Compute sample estimator

  • Apply plugin estimate \(\text{E}[f(x)] \to \frac 1N \sum_k f(x_k)\), \(N\) is generated number of A decays

\[ \epsilon'_A = \frac 1 N \sum_k \gamma(x_{B,k}) \, \gamma(x_{C,k}) \, \epsilon_B(x_{B,k}) \, \epsilon_C(x_{C,k}) \]

  • Apply second plugin estimate: \(\sum_k \epsilon(x_k) \to \sum_k \beta_k\), with \(\beta_k \in \{0, 1\}\), \(\beta_k\) is outcome of the Bernoulli process which determines whether child is reconstructed or not

\[ \epsilon'_A = \frac 1 N \sum_k \gamma(x_{B,k}) \, \gamma(x_{C,k}) \, \beta_{B,k} \, \beta_{C,k} \]

  • For \(\gamma(x)\) that is piece-wise constant over \(x\)-bins \(i\), this is equal to \[ \epsilon'_A = \frac 1 N \sum_{i,j} n_{ij} \, \gamma_{i} \, \gamma_{j} \quad \text{with} \quad n_{ij} = \sum_k \delta_{B,ik} \delta_{C,jk} \beta_{B,k} \beta_{C,k} \]
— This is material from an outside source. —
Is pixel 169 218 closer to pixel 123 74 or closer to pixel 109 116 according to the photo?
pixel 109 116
    • \(\delta_{X,ik}\) is one if particle X from decay \(k\) is inside \(x\)-bin \(i\) and zero otherwise
  • If we only sum over decays \(\ell\) with \(\beta_{\ell,B} \, \beta_{\ell,C} = 1\), this further simplifies to \[ n_{ij} = \sum_{\ell} \delta_{B,i\ell} \delta_{C,j\ell} \]

  • Correction factor for \(A\) then is with \(n = \sum_{i,j} n_{i,j}\)

\[ \gamma_A = \frac{\epsilon'_A}{\epsilon_A} = \frac{\sum_{i,j} n_{ij} \, \gamma_{i} \, \gamma_{`j}}{\sum_{i,j} n_{ij}} = \frac 1 n \sum_{i,j} n_{ij} \, \gamma_{i} \, \gamma_{j} \]

Error propagation

  • Neglect error on \(n_{ij}\) and \(n\) to simplify

  • Variance of \(\gamma_i\) is \(V_{\gamma,i}\)

  • Variance of \(\gamma_A\) is \[ V_{\gamma_A} = \sum_k J_k^2 \, V_{\gamma,k} \quad \text{with} \quad J_k = \frac{\partial \epsilon'_A}{\partial \gamma_k} = \frac{1}{n} \sum_i \gamma_i (n_{ki} + n_{ik}) \]

  • Check of analytical formula against numerical calculation

from jacobi import propagate
import numpy as np
rng = np.random.default_rng(1)

# in general, n is not symmetric, n_ij != n_ji
n = rng.random(size=(3, 3)) * 100
g = 0.5 + rng.random(size=3)
vg = 1 + rng.random(size=3)

m = np.sum(n)
def compute(x):
    nx = np.reshape(x[:n.size], n.shape)
    gx = x[n.size:]
    return np.einsum("i,j,ij", gx, gx, nx) / m

x = np.append(n.reshape(-1), g)
vx = np.append(np.zeros(n.size), vg)

y, vy = propagate(compute, x, vx)
y, vy
(array(0.80687392), array(1.65110298))
def analytical(n, g, vg):
    j = g @ (n + n.T) / m
    vy = np.sum(j ** 2 * vg)
    return vy

vy2 = analytical(n, g, vg)
vy2
1.6511029832764388

Numerical and analytical calculations agree.

Now I compare my formula with the formula on the TWiki page of the Tracking Group.

# Formula on TWiki seems to assume that g ~ 1
g = np.ones(3)

def analytical_twiki(n, vg):
    s = 0
    sg = vg ** 0.5
    for i in range(n.shape[0]):
        for j in range(n.shape[1]):
            s += n[i,j] ** 2 * (sg[i] + sg[j]) ** 2
    return s / m ** 2

vy3 = analytical_twiki(n, vg)
vy3
0.802978765901557
analytical(n, g, vg)
1.9900608390572314

The formula from the TWiki seems to give a variance that is much too small by more than a factor of two in this case.